Les plantes absorbent le CO2 de l'air et le transforment en sucre, composant de base de leur bois, leurs feuilles et leurs racines. Lorsque la végétation meurt, les bactéries et les champignons du sol décomposent la matière organique et rejettent une partie de ce CO2 dans l'atmosphère. Une portion de ce carbone est néanmoins séquestrée dans le sol et n'est jamais libéré dans l'atmosphère.

Ensemble, les plantes terrestres et les sols contiennent environ 2 500 milliards de tonnes de carbone, soit environ trois fois plus que ce qui est aujourd'hui retenu dans l'atmosphère.

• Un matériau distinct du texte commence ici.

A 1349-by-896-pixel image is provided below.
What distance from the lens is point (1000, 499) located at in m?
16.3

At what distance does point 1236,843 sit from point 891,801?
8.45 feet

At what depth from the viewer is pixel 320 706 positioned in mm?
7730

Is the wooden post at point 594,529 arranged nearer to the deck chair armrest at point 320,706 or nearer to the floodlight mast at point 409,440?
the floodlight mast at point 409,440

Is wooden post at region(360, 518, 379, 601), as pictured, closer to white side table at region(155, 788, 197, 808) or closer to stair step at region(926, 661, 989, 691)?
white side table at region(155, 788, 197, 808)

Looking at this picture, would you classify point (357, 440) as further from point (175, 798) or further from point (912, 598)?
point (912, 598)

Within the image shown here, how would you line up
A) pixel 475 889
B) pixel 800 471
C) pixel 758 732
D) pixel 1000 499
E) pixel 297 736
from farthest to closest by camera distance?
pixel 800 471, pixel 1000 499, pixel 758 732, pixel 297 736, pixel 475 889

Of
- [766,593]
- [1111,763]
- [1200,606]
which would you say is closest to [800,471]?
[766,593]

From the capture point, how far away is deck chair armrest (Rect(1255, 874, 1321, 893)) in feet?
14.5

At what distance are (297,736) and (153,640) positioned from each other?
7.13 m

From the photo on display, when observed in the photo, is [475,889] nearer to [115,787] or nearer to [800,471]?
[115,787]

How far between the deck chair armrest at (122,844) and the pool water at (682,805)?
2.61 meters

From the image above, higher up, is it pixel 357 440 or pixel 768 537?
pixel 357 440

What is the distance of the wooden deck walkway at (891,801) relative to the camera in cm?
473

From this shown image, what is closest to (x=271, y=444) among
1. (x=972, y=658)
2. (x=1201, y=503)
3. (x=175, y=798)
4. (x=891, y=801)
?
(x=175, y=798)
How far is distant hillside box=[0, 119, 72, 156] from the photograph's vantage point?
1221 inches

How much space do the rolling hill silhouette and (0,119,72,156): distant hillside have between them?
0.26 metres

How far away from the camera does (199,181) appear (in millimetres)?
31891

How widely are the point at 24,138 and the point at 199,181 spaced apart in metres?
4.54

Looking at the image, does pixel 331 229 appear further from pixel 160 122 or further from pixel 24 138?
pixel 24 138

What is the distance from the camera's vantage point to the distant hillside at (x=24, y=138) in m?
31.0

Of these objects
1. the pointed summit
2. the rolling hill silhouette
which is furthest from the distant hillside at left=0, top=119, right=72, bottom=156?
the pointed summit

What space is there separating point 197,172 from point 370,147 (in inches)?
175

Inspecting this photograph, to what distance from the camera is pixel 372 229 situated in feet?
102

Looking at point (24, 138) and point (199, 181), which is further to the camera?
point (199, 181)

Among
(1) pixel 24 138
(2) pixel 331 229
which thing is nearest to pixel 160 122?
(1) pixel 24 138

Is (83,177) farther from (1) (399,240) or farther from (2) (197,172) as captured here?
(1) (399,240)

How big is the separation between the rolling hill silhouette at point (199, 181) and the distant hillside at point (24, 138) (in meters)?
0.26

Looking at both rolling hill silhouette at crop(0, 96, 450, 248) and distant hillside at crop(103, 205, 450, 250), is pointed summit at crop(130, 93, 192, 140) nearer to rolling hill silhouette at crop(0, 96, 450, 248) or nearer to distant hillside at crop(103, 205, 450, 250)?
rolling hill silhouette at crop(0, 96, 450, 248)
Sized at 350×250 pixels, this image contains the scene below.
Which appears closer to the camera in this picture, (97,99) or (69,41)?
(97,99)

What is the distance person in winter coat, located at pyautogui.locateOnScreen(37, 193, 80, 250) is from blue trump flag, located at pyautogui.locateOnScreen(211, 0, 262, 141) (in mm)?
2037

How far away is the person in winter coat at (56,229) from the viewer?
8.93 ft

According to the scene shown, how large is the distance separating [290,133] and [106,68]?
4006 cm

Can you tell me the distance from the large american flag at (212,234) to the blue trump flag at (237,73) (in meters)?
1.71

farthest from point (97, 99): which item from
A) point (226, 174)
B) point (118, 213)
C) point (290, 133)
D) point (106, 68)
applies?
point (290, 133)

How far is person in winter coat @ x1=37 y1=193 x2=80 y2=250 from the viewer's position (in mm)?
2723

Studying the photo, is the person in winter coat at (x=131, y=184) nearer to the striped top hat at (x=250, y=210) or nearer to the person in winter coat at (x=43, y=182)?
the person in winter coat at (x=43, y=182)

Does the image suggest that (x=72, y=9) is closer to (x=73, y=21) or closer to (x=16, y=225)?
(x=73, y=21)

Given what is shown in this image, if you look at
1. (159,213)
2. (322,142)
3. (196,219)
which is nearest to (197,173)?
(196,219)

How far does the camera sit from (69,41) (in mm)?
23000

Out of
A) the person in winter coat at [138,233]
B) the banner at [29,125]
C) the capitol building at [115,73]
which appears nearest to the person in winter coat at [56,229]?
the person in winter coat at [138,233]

Malheureusement, si l’on coupe ou brûle la forêt (pour l'agriculture, les pâturages, le développement urbain), le carbone stocké dans le bois et le sol est libéré. Selon l'Organisation des Nations unies pour l'alimentation et l'agriculture, une grande partie des forêts primaires du monde a déjà été détruite, et on estime que 7,3 millions d'hectares de forêts disparaissent chaque année.

Dans les tropiques, environ la moitié des forêts tropicales ont déjà été rasées, à tel point que des écosystèmes entiers, autrefois puits de carbone, deviennent émetteurs de CO2.

Puits ou sources de carbone ?

Le monde compte trois grandes forêts tropicales humides, qui sont collectivement responsables d'une plus grande séquestration du carbone que les forêts tempérées ou boréales. Elles sont situées en Amazonie, dans le bassin du fleuve Congo et en Asie du Sud-Est. Aujourd'hui, seule la forêt du Congo est un puit de carbone net important (elle séquestre 600 millions de tonnes de CO2 par an).Au cours des 20 dernières années, les forêts pluviales tourbeuses d'Asie du Sud-Est ont été une source de carbone en raison du défrichage pour les plantations et des brûlis incontrôlés. Et depuis peu, l'Amazonie est sur le point de devenir elle aussi une source de carbone, après l'intensification de la déforestation au cours des quatre dernières années.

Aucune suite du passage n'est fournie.